Pictures aside, the data must be reproduced exactly.

= = = =

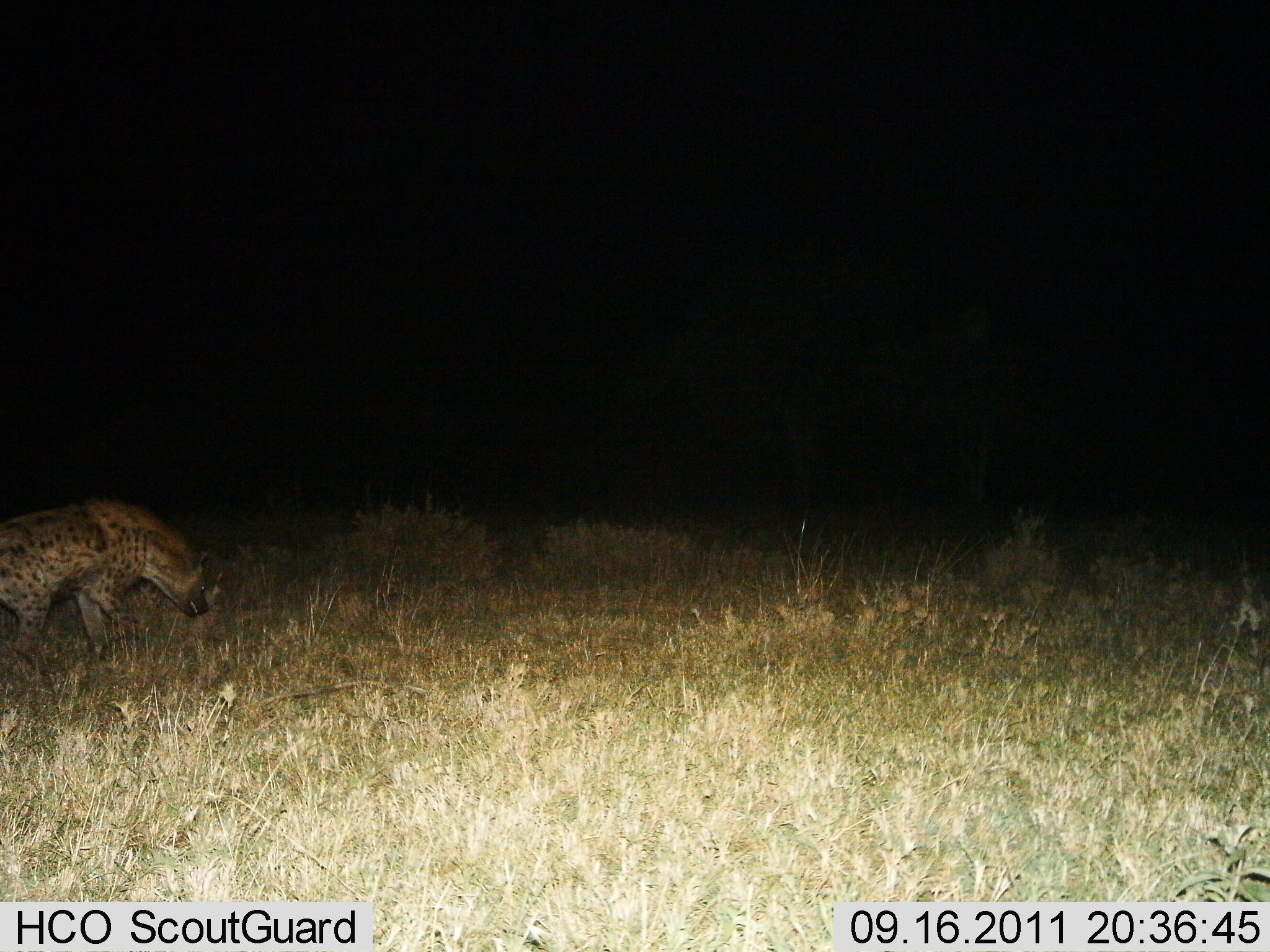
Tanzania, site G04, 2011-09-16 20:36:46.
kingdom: Animalia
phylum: Chordata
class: Mammalia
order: Carnivora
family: Hyaenidae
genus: Crocuta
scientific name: Crocuta crocuta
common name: spotted hyena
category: hyenaspotted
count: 1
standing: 25%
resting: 0%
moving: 75%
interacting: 0%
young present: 0%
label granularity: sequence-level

= = = =

- Response to the task -
Tanzania, site G04, 2011-09-16 20:36:46.
kingdom: Animalia
phylum: Chordata
class: Mammalia
order: Carnivora
family: Hyaenidae
genus: Crocuta
scientific name: Crocuta crocuta
common name: spotted hyena
category: hyenaspotted
count: 1
standing: 25%
resting: 0%
moving: 75%
interacting: 0%
young present: 0%
label granularity: sequence-level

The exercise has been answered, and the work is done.